## Texte de lecture
::::::

(Vu sur la Toile)

 

L’Espagne envoie une « chienne » à l’Eurovision 2024
(Article de Fabien Randanne • Rédaction du journal 20 Minutes)

 

Journal 20 Minutes.- Hier, samedi 3 février, Nebulossa a remporté le Benidorm Fest, la sélection espagnole pour l’Eurovision, avec la chanson « Zorra ». Ce mot est, dans le langage courant espagnol, une insulte sexiste. Avec son texte surprenant, le duo entend combattre les préjugés.

Quand on ne parle pas espagnol, on ne se rend pas tout à fait compte que l’on assiste à une scène surréaliste. Cela se passe samedi soir, en finale du Benidorm Fest. La foule scande « zorra ! » en chœur pendant que le duo Nebulossa, composé de Mary Bas et Mark Dasousa, 55 et 47 ans, interprète la chanson du même titre sur l’imposante scène du Palau d’Esports.

Une heure et demie plus tard, les deux artistes triomphent des votes du public, remportent le concours retransmis en direct sur la chaîne RTVE et décrochent par la même occasion leur ticket pour représenter l’Espagne à l’Eurovision à Malmö (Suède) en mai.

A ce moment-là, même si on ne parle pas espagnol, on comprend que quelque chose de pas banal est en train de se passer. Beaucoup, dans l’assistance, sont incrédules. Ils étaient persuadés que la victoire était promise au boléro, Dos Extraños, de St. Pedro, un ancien finaliste du « The Voice » local, qui avait largement dominé la concurrence dans sa demi-finale, jeudi. Or, c’est bien un duo (et couple à la ville) quasi inconnu du grand public jusqu’à ces dernières semaines qui a gagné en faisant le consensus avec… Zorra, une chanson pop aux accents joyeusement eighties, tout sauf consensuelle.

Demandez à un bilingue la meilleure traduction de « zorra » en français et vous ferez fuser les noms d’oiseaux : « salope », « traînée », « garce »… Cela veut aussi dire « renarde ». « Chienne » pourrait être l’équivalent le plus proche dans la langue de Molière, histoire de rester dans le registre injurieux et animalier. Le propos de la chanson, en revanche, n’est en rien rabaissant ou méprisant. Au contraire.

 

« Elle renverse les insultes qui la ciblaient »

« Je vais sortir dans la rue pour crier aux quatre vents ce que je ressens », prévient, en fin de couplet, la chanteuse. Le refrain suit : « Si je sors seule, je suis une chienne. Si je m’amuse, je suis la plus chienne. Si je prolonge et qu’il fait jour, je suis encore plus qu’une chienne. Quand j’obtiens ce que je veux (chienne, chienne), ce n’est jamais parce que je le mérite (chienne, chienne). » Zorra, un manifeste féministe ?

C’est ce que pense Lucia, 20 ans, croisée à la sortie de la salle. « Je suis contente parce que c’était ma chanson préférée et qu’elle a gagné, raconte-t-elle. Le message compte beaucoup pour moi. »

Les paroles de la chanson partent du constat que les femmes sont encore souvent stigmatisées pour certaines attitudes alors qu’un homme sera laissé tranquille s’il agit de la même manière.

::::::

## Données fournies
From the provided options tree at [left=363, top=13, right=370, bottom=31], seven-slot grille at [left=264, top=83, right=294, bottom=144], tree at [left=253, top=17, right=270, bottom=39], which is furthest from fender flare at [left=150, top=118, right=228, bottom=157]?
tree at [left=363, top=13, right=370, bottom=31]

::::::

## Les tâches
[A] Dans l'article sur Nebulossa, dans quelle ville se déroule l'Eurovision de mai ?
[B] Relevez toutes les traductions françaises du mot « zorra » citées dans l'article sur Nebulossa.

## Réponses complètes
[A] À Malmö, en Suède.

[B] « salope », « traînée », « garce », « renarde », « chienne »